**Что нужно сделать**
A: Процитируйте фрагмент о текстобежной культуре, начиная со слов "Героиня проходит все" и заканчивая словами "среди других текстов.)".
B: Ответьте по фрагменту о текстобежной культуре на следующие вопросы:
(i) В какой стране проходит диверсионная акция, в которой героиня участвует в конце фильма?
(ii) Культура какой страны и какого века названа хорошим примером культуры, где текст понимался как прямое руководство к действию?
(iii) Каких представителей западной культуры фрагмент называет среди тех, кто отдал дань буквальному переносу текста в свою жизнь?

**Текстовый блок**
- - -

Героиня проходит все возможные испытания и в конце фильма даже участвует в диверсионной акции в Ливии. Фильм имеет явственный фашистский привкус и все необходимые атрибуты фашистского текста: апологию корпоративности и военной элитарности, проповедь милитаризма, идею инклюдированности персональной сексуальности в профессиональное «братство» и т. д., и т. п. Однако на самом деле этот фильм (визуальный текст) — воспроизведение подобных же текстов об отборной военной элите и игра с этими текстами. Если бы Ридли Скотт сделал свой фильм в 30-е годы в нацистской Германии, его произведение функционировало бы как агитпроп, как руководство к действию. В современном же контексте фильм Скотта — это прежде всего текстуальность, которая, конечно же, влечет за собой самые разные — в том числе и внетекстуальные — следствия, но манифестирует себя именно как текст среди других текстов.)
Однако мы знаем и другие типы культур, в которых культурный текст понимался часто как прямое руководство к действию, как наставничество в политической борьбе, религиозном поиске или этическом свершении. Русская культура XIX века — хороший тому пример. Императивы, провозглашенные такими авторами, как Лермонтов, Толстой, Достоевский, Чернышевский, а позднее и русскими символистами, становились непосредственными импульсами, преобразовывавшими жизнь и практическую деятельность поколений людей. В данном случае можно говорить о феномене текстобежной культуры. Здесь текст служит индивидууму как источник сведений о преобразовании себя и мира. И часто индивидуум очень буквально, прямолинейно прилагает текст к своей жизни и использует его для изменения последней. Предельные примеры: уход писателей (Александр Добролюбов и некоторые другие) из профессиональной среды и растворение их в народе (к чему призывали важнейшие тексты русской культуры). Буквальный перенос текста в свою жизнь, трансформация текста в тело — этому отдали дань не только Блок, Маяковский или Хлебников, но и Рембо, Гоген, Арто и некоторые другие представители западной культуры. Этот буквализм предписывает понимание искусства как этики, восприятие эстетики как политики и последующую их реализацию в собственной судьбе.

- - -

**Листинг**
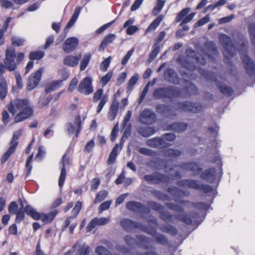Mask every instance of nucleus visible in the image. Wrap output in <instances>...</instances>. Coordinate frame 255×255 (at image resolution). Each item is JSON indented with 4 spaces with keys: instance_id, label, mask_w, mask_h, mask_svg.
I'll return each mask as SVG.
<instances>
[{
    "instance_id": "f257e3e1",
    "label": "nucleus",
    "mask_w": 255,
    "mask_h": 255,
    "mask_svg": "<svg viewBox=\"0 0 255 255\" xmlns=\"http://www.w3.org/2000/svg\"><path fill=\"white\" fill-rule=\"evenodd\" d=\"M177 167H180V165H175L174 167L171 168L168 172V175L156 172L154 174L146 175L143 176V178L145 181L151 184L168 183L169 182L171 178L181 177L179 172L174 169V168Z\"/></svg>"
},
{
    "instance_id": "f03ea898",
    "label": "nucleus",
    "mask_w": 255,
    "mask_h": 255,
    "mask_svg": "<svg viewBox=\"0 0 255 255\" xmlns=\"http://www.w3.org/2000/svg\"><path fill=\"white\" fill-rule=\"evenodd\" d=\"M186 53L187 56L183 61L181 62V64L187 70L189 71L194 70L196 68L195 63L200 65L206 64V61L205 58L199 54L195 53L193 50L187 49Z\"/></svg>"
},
{
    "instance_id": "7ed1b4c3",
    "label": "nucleus",
    "mask_w": 255,
    "mask_h": 255,
    "mask_svg": "<svg viewBox=\"0 0 255 255\" xmlns=\"http://www.w3.org/2000/svg\"><path fill=\"white\" fill-rule=\"evenodd\" d=\"M167 191L174 197L175 202L182 203L183 205L190 204L192 207L196 208L200 210H206L207 209V205L203 202L191 203L188 201L180 200L179 198L188 196L189 195V192H186L176 187H171L168 188Z\"/></svg>"
},
{
    "instance_id": "20e7f679",
    "label": "nucleus",
    "mask_w": 255,
    "mask_h": 255,
    "mask_svg": "<svg viewBox=\"0 0 255 255\" xmlns=\"http://www.w3.org/2000/svg\"><path fill=\"white\" fill-rule=\"evenodd\" d=\"M166 206L170 210L179 212V214H175L174 217L179 221L187 225H191L194 220L197 218L199 215L197 213H193L191 217H189L184 212V208L179 204H175L172 203H166Z\"/></svg>"
},
{
    "instance_id": "39448f33",
    "label": "nucleus",
    "mask_w": 255,
    "mask_h": 255,
    "mask_svg": "<svg viewBox=\"0 0 255 255\" xmlns=\"http://www.w3.org/2000/svg\"><path fill=\"white\" fill-rule=\"evenodd\" d=\"M24 211L27 215L30 216L34 220H41L45 223H51L58 213L57 210H55L47 214L40 213L30 205H27L24 207Z\"/></svg>"
},
{
    "instance_id": "423d86ee",
    "label": "nucleus",
    "mask_w": 255,
    "mask_h": 255,
    "mask_svg": "<svg viewBox=\"0 0 255 255\" xmlns=\"http://www.w3.org/2000/svg\"><path fill=\"white\" fill-rule=\"evenodd\" d=\"M177 185L180 187L192 188L200 191H202L205 193H208L212 191L211 186L201 184L197 180L186 179L178 181L177 183Z\"/></svg>"
},
{
    "instance_id": "0eeeda50",
    "label": "nucleus",
    "mask_w": 255,
    "mask_h": 255,
    "mask_svg": "<svg viewBox=\"0 0 255 255\" xmlns=\"http://www.w3.org/2000/svg\"><path fill=\"white\" fill-rule=\"evenodd\" d=\"M180 91L177 88L168 87L157 89L153 92V96L158 99L172 98L180 95Z\"/></svg>"
},
{
    "instance_id": "6e6552de",
    "label": "nucleus",
    "mask_w": 255,
    "mask_h": 255,
    "mask_svg": "<svg viewBox=\"0 0 255 255\" xmlns=\"http://www.w3.org/2000/svg\"><path fill=\"white\" fill-rule=\"evenodd\" d=\"M177 109L180 111L196 114L202 112L203 106L199 102H193L190 101L179 102Z\"/></svg>"
},
{
    "instance_id": "1a4fd4ad",
    "label": "nucleus",
    "mask_w": 255,
    "mask_h": 255,
    "mask_svg": "<svg viewBox=\"0 0 255 255\" xmlns=\"http://www.w3.org/2000/svg\"><path fill=\"white\" fill-rule=\"evenodd\" d=\"M219 40L225 49V57L227 59L233 57L236 53V49L230 37L226 34H222L219 36Z\"/></svg>"
},
{
    "instance_id": "9d476101",
    "label": "nucleus",
    "mask_w": 255,
    "mask_h": 255,
    "mask_svg": "<svg viewBox=\"0 0 255 255\" xmlns=\"http://www.w3.org/2000/svg\"><path fill=\"white\" fill-rule=\"evenodd\" d=\"M16 58V53L13 48H7L5 51V57L3 61L6 69L11 72L15 71L18 64Z\"/></svg>"
},
{
    "instance_id": "9b49d317",
    "label": "nucleus",
    "mask_w": 255,
    "mask_h": 255,
    "mask_svg": "<svg viewBox=\"0 0 255 255\" xmlns=\"http://www.w3.org/2000/svg\"><path fill=\"white\" fill-rule=\"evenodd\" d=\"M8 111L13 115H15L17 111H21L29 108L31 107L29 101L26 99H15L7 105Z\"/></svg>"
},
{
    "instance_id": "f8f14e48",
    "label": "nucleus",
    "mask_w": 255,
    "mask_h": 255,
    "mask_svg": "<svg viewBox=\"0 0 255 255\" xmlns=\"http://www.w3.org/2000/svg\"><path fill=\"white\" fill-rule=\"evenodd\" d=\"M120 224L122 228L127 232H132L135 229H139L146 232L141 223L133 221L128 219H123L121 220Z\"/></svg>"
},
{
    "instance_id": "ddd939ff",
    "label": "nucleus",
    "mask_w": 255,
    "mask_h": 255,
    "mask_svg": "<svg viewBox=\"0 0 255 255\" xmlns=\"http://www.w3.org/2000/svg\"><path fill=\"white\" fill-rule=\"evenodd\" d=\"M126 207L127 209L133 212L148 214L150 212L148 207L136 201H129L126 203Z\"/></svg>"
},
{
    "instance_id": "4468645a",
    "label": "nucleus",
    "mask_w": 255,
    "mask_h": 255,
    "mask_svg": "<svg viewBox=\"0 0 255 255\" xmlns=\"http://www.w3.org/2000/svg\"><path fill=\"white\" fill-rule=\"evenodd\" d=\"M156 120L155 113L150 109H144L139 117V121L144 125H151L156 121Z\"/></svg>"
},
{
    "instance_id": "2eb2a0df",
    "label": "nucleus",
    "mask_w": 255,
    "mask_h": 255,
    "mask_svg": "<svg viewBox=\"0 0 255 255\" xmlns=\"http://www.w3.org/2000/svg\"><path fill=\"white\" fill-rule=\"evenodd\" d=\"M146 144L150 147L160 149L165 148L171 145V144L164 141V138L161 136L148 139L146 141Z\"/></svg>"
},
{
    "instance_id": "dca6fc26",
    "label": "nucleus",
    "mask_w": 255,
    "mask_h": 255,
    "mask_svg": "<svg viewBox=\"0 0 255 255\" xmlns=\"http://www.w3.org/2000/svg\"><path fill=\"white\" fill-rule=\"evenodd\" d=\"M92 81V79L90 77L84 78L78 87L77 90L78 92L86 95L92 93L93 92V88Z\"/></svg>"
},
{
    "instance_id": "f3484780",
    "label": "nucleus",
    "mask_w": 255,
    "mask_h": 255,
    "mask_svg": "<svg viewBox=\"0 0 255 255\" xmlns=\"http://www.w3.org/2000/svg\"><path fill=\"white\" fill-rule=\"evenodd\" d=\"M43 72V68H40L29 77L27 85L29 90L33 89L39 84Z\"/></svg>"
},
{
    "instance_id": "a211bd4d",
    "label": "nucleus",
    "mask_w": 255,
    "mask_h": 255,
    "mask_svg": "<svg viewBox=\"0 0 255 255\" xmlns=\"http://www.w3.org/2000/svg\"><path fill=\"white\" fill-rule=\"evenodd\" d=\"M33 114V110L32 107L24 109L20 111L15 116L14 119V122L18 123L22 122L27 119L30 118Z\"/></svg>"
},
{
    "instance_id": "6ab92c4d",
    "label": "nucleus",
    "mask_w": 255,
    "mask_h": 255,
    "mask_svg": "<svg viewBox=\"0 0 255 255\" xmlns=\"http://www.w3.org/2000/svg\"><path fill=\"white\" fill-rule=\"evenodd\" d=\"M78 40L75 37L67 38L63 45V49L66 53L74 51L78 44Z\"/></svg>"
},
{
    "instance_id": "aec40b11",
    "label": "nucleus",
    "mask_w": 255,
    "mask_h": 255,
    "mask_svg": "<svg viewBox=\"0 0 255 255\" xmlns=\"http://www.w3.org/2000/svg\"><path fill=\"white\" fill-rule=\"evenodd\" d=\"M61 163L62 164V167L61 168V173L58 181V184L61 188L63 186L66 176V165L69 164V160L66 155L64 154L63 156Z\"/></svg>"
},
{
    "instance_id": "412c9836",
    "label": "nucleus",
    "mask_w": 255,
    "mask_h": 255,
    "mask_svg": "<svg viewBox=\"0 0 255 255\" xmlns=\"http://www.w3.org/2000/svg\"><path fill=\"white\" fill-rule=\"evenodd\" d=\"M180 167L183 170L191 171L195 175L199 174L202 170L195 162L183 163L180 165Z\"/></svg>"
},
{
    "instance_id": "4be33fe9",
    "label": "nucleus",
    "mask_w": 255,
    "mask_h": 255,
    "mask_svg": "<svg viewBox=\"0 0 255 255\" xmlns=\"http://www.w3.org/2000/svg\"><path fill=\"white\" fill-rule=\"evenodd\" d=\"M82 57L81 54L74 56L69 55L65 57L63 60V64L69 67H75L78 64L79 61Z\"/></svg>"
},
{
    "instance_id": "5701e85b",
    "label": "nucleus",
    "mask_w": 255,
    "mask_h": 255,
    "mask_svg": "<svg viewBox=\"0 0 255 255\" xmlns=\"http://www.w3.org/2000/svg\"><path fill=\"white\" fill-rule=\"evenodd\" d=\"M243 63L245 65L247 73L252 75L255 71V65L249 57L245 54L242 57Z\"/></svg>"
},
{
    "instance_id": "b1692460",
    "label": "nucleus",
    "mask_w": 255,
    "mask_h": 255,
    "mask_svg": "<svg viewBox=\"0 0 255 255\" xmlns=\"http://www.w3.org/2000/svg\"><path fill=\"white\" fill-rule=\"evenodd\" d=\"M136 245L139 248H142L145 250H148L151 248V240L143 235H137Z\"/></svg>"
},
{
    "instance_id": "393cba45",
    "label": "nucleus",
    "mask_w": 255,
    "mask_h": 255,
    "mask_svg": "<svg viewBox=\"0 0 255 255\" xmlns=\"http://www.w3.org/2000/svg\"><path fill=\"white\" fill-rule=\"evenodd\" d=\"M164 77L166 80L170 83L178 84L179 78L177 73L172 69H168L164 72Z\"/></svg>"
},
{
    "instance_id": "a878e982",
    "label": "nucleus",
    "mask_w": 255,
    "mask_h": 255,
    "mask_svg": "<svg viewBox=\"0 0 255 255\" xmlns=\"http://www.w3.org/2000/svg\"><path fill=\"white\" fill-rule=\"evenodd\" d=\"M119 106V101L114 99L110 106V111L108 113V118L110 121H113L118 113Z\"/></svg>"
},
{
    "instance_id": "bb28decb",
    "label": "nucleus",
    "mask_w": 255,
    "mask_h": 255,
    "mask_svg": "<svg viewBox=\"0 0 255 255\" xmlns=\"http://www.w3.org/2000/svg\"><path fill=\"white\" fill-rule=\"evenodd\" d=\"M81 7L78 6L76 7L74 12L71 18H70V20L67 23L65 29H64V32L67 33L68 32V30L69 28H70L75 23L76 21L77 20L78 16L79 15V13L81 11Z\"/></svg>"
},
{
    "instance_id": "cd10ccee",
    "label": "nucleus",
    "mask_w": 255,
    "mask_h": 255,
    "mask_svg": "<svg viewBox=\"0 0 255 255\" xmlns=\"http://www.w3.org/2000/svg\"><path fill=\"white\" fill-rule=\"evenodd\" d=\"M201 178L206 181L212 182L216 176V170L214 168L206 170L201 174Z\"/></svg>"
},
{
    "instance_id": "c85d7f7f",
    "label": "nucleus",
    "mask_w": 255,
    "mask_h": 255,
    "mask_svg": "<svg viewBox=\"0 0 255 255\" xmlns=\"http://www.w3.org/2000/svg\"><path fill=\"white\" fill-rule=\"evenodd\" d=\"M138 132L142 136L149 137L155 132V130L153 127H141L138 128Z\"/></svg>"
},
{
    "instance_id": "c756f323",
    "label": "nucleus",
    "mask_w": 255,
    "mask_h": 255,
    "mask_svg": "<svg viewBox=\"0 0 255 255\" xmlns=\"http://www.w3.org/2000/svg\"><path fill=\"white\" fill-rule=\"evenodd\" d=\"M116 38V35L109 34L105 36L99 47V51H103L107 47V45L111 43Z\"/></svg>"
},
{
    "instance_id": "7c9ffc66",
    "label": "nucleus",
    "mask_w": 255,
    "mask_h": 255,
    "mask_svg": "<svg viewBox=\"0 0 255 255\" xmlns=\"http://www.w3.org/2000/svg\"><path fill=\"white\" fill-rule=\"evenodd\" d=\"M188 125L185 123H175L170 125L169 128L171 130L177 132L184 131L187 128Z\"/></svg>"
},
{
    "instance_id": "2f4dec72",
    "label": "nucleus",
    "mask_w": 255,
    "mask_h": 255,
    "mask_svg": "<svg viewBox=\"0 0 255 255\" xmlns=\"http://www.w3.org/2000/svg\"><path fill=\"white\" fill-rule=\"evenodd\" d=\"M164 155L171 158H177L180 156L182 152L179 149L167 148L163 151Z\"/></svg>"
},
{
    "instance_id": "473e14b6",
    "label": "nucleus",
    "mask_w": 255,
    "mask_h": 255,
    "mask_svg": "<svg viewBox=\"0 0 255 255\" xmlns=\"http://www.w3.org/2000/svg\"><path fill=\"white\" fill-rule=\"evenodd\" d=\"M18 144V142L14 143L7 150V151L2 155L1 163L3 164L9 158L10 155L14 152L16 147Z\"/></svg>"
},
{
    "instance_id": "72a5a7b5",
    "label": "nucleus",
    "mask_w": 255,
    "mask_h": 255,
    "mask_svg": "<svg viewBox=\"0 0 255 255\" xmlns=\"http://www.w3.org/2000/svg\"><path fill=\"white\" fill-rule=\"evenodd\" d=\"M8 91L6 80H0V100H3L6 97Z\"/></svg>"
},
{
    "instance_id": "f704fd0d",
    "label": "nucleus",
    "mask_w": 255,
    "mask_h": 255,
    "mask_svg": "<svg viewBox=\"0 0 255 255\" xmlns=\"http://www.w3.org/2000/svg\"><path fill=\"white\" fill-rule=\"evenodd\" d=\"M163 19V16L162 15H158L146 29L145 32L147 33L149 32L151 30H154L159 25Z\"/></svg>"
},
{
    "instance_id": "c9c22d12",
    "label": "nucleus",
    "mask_w": 255,
    "mask_h": 255,
    "mask_svg": "<svg viewBox=\"0 0 255 255\" xmlns=\"http://www.w3.org/2000/svg\"><path fill=\"white\" fill-rule=\"evenodd\" d=\"M160 230L164 232L171 234V235H176L177 233V229L171 225H163L160 228Z\"/></svg>"
},
{
    "instance_id": "e433bc0d",
    "label": "nucleus",
    "mask_w": 255,
    "mask_h": 255,
    "mask_svg": "<svg viewBox=\"0 0 255 255\" xmlns=\"http://www.w3.org/2000/svg\"><path fill=\"white\" fill-rule=\"evenodd\" d=\"M153 233L156 234L155 236V238L158 243L162 245H166L168 244V239L165 236L161 234L156 233L155 231H153L151 233H149V234L151 235H153Z\"/></svg>"
},
{
    "instance_id": "4c0bfd02",
    "label": "nucleus",
    "mask_w": 255,
    "mask_h": 255,
    "mask_svg": "<svg viewBox=\"0 0 255 255\" xmlns=\"http://www.w3.org/2000/svg\"><path fill=\"white\" fill-rule=\"evenodd\" d=\"M91 57V54L90 53H87L85 54L80 62V70L82 71H84L87 65H88L90 59Z\"/></svg>"
},
{
    "instance_id": "58836bf2",
    "label": "nucleus",
    "mask_w": 255,
    "mask_h": 255,
    "mask_svg": "<svg viewBox=\"0 0 255 255\" xmlns=\"http://www.w3.org/2000/svg\"><path fill=\"white\" fill-rule=\"evenodd\" d=\"M190 8L187 7L183 9L181 11H180L175 17V22L178 23L180 21H182L183 19L185 17V16L188 14V13L190 11Z\"/></svg>"
},
{
    "instance_id": "ea45409f",
    "label": "nucleus",
    "mask_w": 255,
    "mask_h": 255,
    "mask_svg": "<svg viewBox=\"0 0 255 255\" xmlns=\"http://www.w3.org/2000/svg\"><path fill=\"white\" fill-rule=\"evenodd\" d=\"M219 89L223 95L227 96H230L233 93V90L232 88L225 84L219 85Z\"/></svg>"
},
{
    "instance_id": "a19ab883",
    "label": "nucleus",
    "mask_w": 255,
    "mask_h": 255,
    "mask_svg": "<svg viewBox=\"0 0 255 255\" xmlns=\"http://www.w3.org/2000/svg\"><path fill=\"white\" fill-rule=\"evenodd\" d=\"M44 55V52L40 51H32L29 53V58L30 60H40Z\"/></svg>"
},
{
    "instance_id": "79ce46f5",
    "label": "nucleus",
    "mask_w": 255,
    "mask_h": 255,
    "mask_svg": "<svg viewBox=\"0 0 255 255\" xmlns=\"http://www.w3.org/2000/svg\"><path fill=\"white\" fill-rule=\"evenodd\" d=\"M160 218L165 222H173V215L170 214L168 211L164 210V209L160 213Z\"/></svg>"
},
{
    "instance_id": "37998d69",
    "label": "nucleus",
    "mask_w": 255,
    "mask_h": 255,
    "mask_svg": "<svg viewBox=\"0 0 255 255\" xmlns=\"http://www.w3.org/2000/svg\"><path fill=\"white\" fill-rule=\"evenodd\" d=\"M139 80V75L138 74H134L129 80L128 82V85L127 87V90L128 91H131L133 87L134 86L136 82Z\"/></svg>"
},
{
    "instance_id": "c03bdc74",
    "label": "nucleus",
    "mask_w": 255,
    "mask_h": 255,
    "mask_svg": "<svg viewBox=\"0 0 255 255\" xmlns=\"http://www.w3.org/2000/svg\"><path fill=\"white\" fill-rule=\"evenodd\" d=\"M74 125L77 127L75 130V136L77 137L82 129L81 120L80 116H76L74 120Z\"/></svg>"
},
{
    "instance_id": "a18cd8bd",
    "label": "nucleus",
    "mask_w": 255,
    "mask_h": 255,
    "mask_svg": "<svg viewBox=\"0 0 255 255\" xmlns=\"http://www.w3.org/2000/svg\"><path fill=\"white\" fill-rule=\"evenodd\" d=\"M124 241L126 245L129 248L133 247L136 245V239H134L130 235H126L124 238Z\"/></svg>"
},
{
    "instance_id": "49530a36",
    "label": "nucleus",
    "mask_w": 255,
    "mask_h": 255,
    "mask_svg": "<svg viewBox=\"0 0 255 255\" xmlns=\"http://www.w3.org/2000/svg\"><path fill=\"white\" fill-rule=\"evenodd\" d=\"M153 48L154 49L150 53L149 57L148 59V61L149 63L152 61L155 58L160 51V46L157 44V43L154 44Z\"/></svg>"
},
{
    "instance_id": "de8ad7c7",
    "label": "nucleus",
    "mask_w": 255,
    "mask_h": 255,
    "mask_svg": "<svg viewBox=\"0 0 255 255\" xmlns=\"http://www.w3.org/2000/svg\"><path fill=\"white\" fill-rule=\"evenodd\" d=\"M168 105L164 104H158L156 106L155 110L158 114L164 117L168 110Z\"/></svg>"
},
{
    "instance_id": "09e8293b",
    "label": "nucleus",
    "mask_w": 255,
    "mask_h": 255,
    "mask_svg": "<svg viewBox=\"0 0 255 255\" xmlns=\"http://www.w3.org/2000/svg\"><path fill=\"white\" fill-rule=\"evenodd\" d=\"M95 252L98 255H111V252L102 246H98L95 249Z\"/></svg>"
},
{
    "instance_id": "8fccbe9b",
    "label": "nucleus",
    "mask_w": 255,
    "mask_h": 255,
    "mask_svg": "<svg viewBox=\"0 0 255 255\" xmlns=\"http://www.w3.org/2000/svg\"><path fill=\"white\" fill-rule=\"evenodd\" d=\"M148 205L153 210L157 211L159 214L164 209V207L160 204L153 201L148 202Z\"/></svg>"
},
{
    "instance_id": "3c124183",
    "label": "nucleus",
    "mask_w": 255,
    "mask_h": 255,
    "mask_svg": "<svg viewBox=\"0 0 255 255\" xmlns=\"http://www.w3.org/2000/svg\"><path fill=\"white\" fill-rule=\"evenodd\" d=\"M108 192L106 190L99 192L96 196L94 203H99L104 200L108 196Z\"/></svg>"
},
{
    "instance_id": "603ef678",
    "label": "nucleus",
    "mask_w": 255,
    "mask_h": 255,
    "mask_svg": "<svg viewBox=\"0 0 255 255\" xmlns=\"http://www.w3.org/2000/svg\"><path fill=\"white\" fill-rule=\"evenodd\" d=\"M198 70H199V72L201 73V74L207 79L211 81L216 80L215 75L213 73L206 71L204 69H199Z\"/></svg>"
},
{
    "instance_id": "864d4df0",
    "label": "nucleus",
    "mask_w": 255,
    "mask_h": 255,
    "mask_svg": "<svg viewBox=\"0 0 255 255\" xmlns=\"http://www.w3.org/2000/svg\"><path fill=\"white\" fill-rule=\"evenodd\" d=\"M249 32L251 35L252 43L255 46V24L252 23L249 26Z\"/></svg>"
},
{
    "instance_id": "5fc2aeb1",
    "label": "nucleus",
    "mask_w": 255,
    "mask_h": 255,
    "mask_svg": "<svg viewBox=\"0 0 255 255\" xmlns=\"http://www.w3.org/2000/svg\"><path fill=\"white\" fill-rule=\"evenodd\" d=\"M210 20V17L208 15H206L203 18L199 19L197 22L195 23L194 24V28H197L198 27L201 26L204 24L208 23Z\"/></svg>"
},
{
    "instance_id": "6e6d98bb",
    "label": "nucleus",
    "mask_w": 255,
    "mask_h": 255,
    "mask_svg": "<svg viewBox=\"0 0 255 255\" xmlns=\"http://www.w3.org/2000/svg\"><path fill=\"white\" fill-rule=\"evenodd\" d=\"M177 115L176 111L174 110L173 107L168 105V110H167L166 113L164 117L169 119H172Z\"/></svg>"
},
{
    "instance_id": "4d7b16f0",
    "label": "nucleus",
    "mask_w": 255,
    "mask_h": 255,
    "mask_svg": "<svg viewBox=\"0 0 255 255\" xmlns=\"http://www.w3.org/2000/svg\"><path fill=\"white\" fill-rule=\"evenodd\" d=\"M138 151L140 153L146 156H154L155 154V152L153 150L145 147L140 148Z\"/></svg>"
},
{
    "instance_id": "13d9d810",
    "label": "nucleus",
    "mask_w": 255,
    "mask_h": 255,
    "mask_svg": "<svg viewBox=\"0 0 255 255\" xmlns=\"http://www.w3.org/2000/svg\"><path fill=\"white\" fill-rule=\"evenodd\" d=\"M108 100V96L107 95H104L102 97V99L100 100V102L97 107V113H99L102 109H103V107L104 106L105 104L107 102Z\"/></svg>"
},
{
    "instance_id": "bf43d9fd",
    "label": "nucleus",
    "mask_w": 255,
    "mask_h": 255,
    "mask_svg": "<svg viewBox=\"0 0 255 255\" xmlns=\"http://www.w3.org/2000/svg\"><path fill=\"white\" fill-rule=\"evenodd\" d=\"M90 252V248L84 245L81 246L78 250L79 255H89Z\"/></svg>"
},
{
    "instance_id": "052dcab7",
    "label": "nucleus",
    "mask_w": 255,
    "mask_h": 255,
    "mask_svg": "<svg viewBox=\"0 0 255 255\" xmlns=\"http://www.w3.org/2000/svg\"><path fill=\"white\" fill-rule=\"evenodd\" d=\"M186 89L187 92L191 95H196L199 94L197 88L192 83H189V84L187 87Z\"/></svg>"
},
{
    "instance_id": "680f3d73",
    "label": "nucleus",
    "mask_w": 255,
    "mask_h": 255,
    "mask_svg": "<svg viewBox=\"0 0 255 255\" xmlns=\"http://www.w3.org/2000/svg\"><path fill=\"white\" fill-rule=\"evenodd\" d=\"M227 2V0H219L215 3H212L207 6V9L211 10H213L215 8L223 5Z\"/></svg>"
},
{
    "instance_id": "e2e57ef3",
    "label": "nucleus",
    "mask_w": 255,
    "mask_h": 255,
    "mask_svg": "<svg viewBox=\"0 0 255 255\" xmlns=\"http://www.w3.org/2000/svg\"><path fill=\"white\" fill-rule=\"evenodd\" d=\"M113 75L112 71L108 72L101 80L103 87H104L111 80Z\"/></svg>"
},
{
    "instance_id": "0e129e2a",
    "label": "nucleus",
    "mask_w": 255,
    "mask_h": 255,
    "mask_svg": "<svg viewBox=\"0 0 255 255\" xmlns=\"http://www.w3.org/2000/svg\"><path fill=\"white\" fill-rule=\"evenodd\" d=\"M8 210L10 214H16L18 211V206L16 203L14 201L11 202L9 205Z\"/></svg>"
},
{
    "instance_id": "69168bd1",
    "label": "nucleus",
    "mask_w": 255,
    "mask_h": 255,
    "mask_svg": "<svg viewBox=\"0 0 255 255\" xmlns=\"http://www.w3.org/2000/svg\"><path fill=\"white\" fill-rule=\"evenodd\" d=\"M195 15V12H192L189 14H187L185 17L183 19V20L180 22L179 26H182V25L190 22L194 17Z\"/></svg>"
},
{
    "instance_id": "338daca9",
    "label": "nucleus",
    "mask_w": 255,
    "mask_h": 255,
    "mask_svg": "<svg viewBox=\"0 0 255 255\" xmlns=\"http://www.w3.org/2000/svg\"><path fill=\"white\" fill-rule=\"evenodd\" d=\"M111 57L110 56L102 62L100 64V68L101 70L103 71H106L107 70L111 62Z\"/></svg>"
},
{
    "instance_id": "774afa93",
    "label": "nucleus",
    "mask_w": 255,
    "mask_h": 255,
    "mask_svg": "<svg viewBox=\"0 0 255 255\" xmlns=\"http://www.w3.org/2000/svg\"><path fill=\"white\" fill-rule=\"evenodd\" d=\"M161 137L164 138V141H166L168 143L169 142L173 141L176 138L175 135L172 133H165L162 134Z\"/></svg>"
}]
</instances>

- - -

**Ответы к упражнению**
A:
Героиня проходит все возможные испытания и в конце фильма даже участвует в диверсионной акции в Ливии. Фильм имеет явственный фашистский привкус и все необходимые атрибуты фашистского текста: апологию корпоративности и военной элитарности, проповедь милитаризма, идею инклюдированности персональной сексуальности в профессиональное «братство» и т. д., и т. п. Однако на самом деле этот фильм (визуальный текст) — воспроизведение подобных же текстов об отборной военной элите и игра с этими текстами. Если бы Ридли Скотт сделал свой фильм в 30-е годы в нацистской Германии, его произведение функционировало бы как агитпроп, как руководство к действию. В современном же контексте фильм Скотта — это прежде всего текстуальность, которая, конечно же, влечет за собой самые разные — в том числе и внетекстуальные — следствия, но манифестирует себя именно как текст среди других текстов.)

B:
(i) В Ливии.
(ii) Русская культура XIX века.
(iii) Рембо, Гогена и Арто.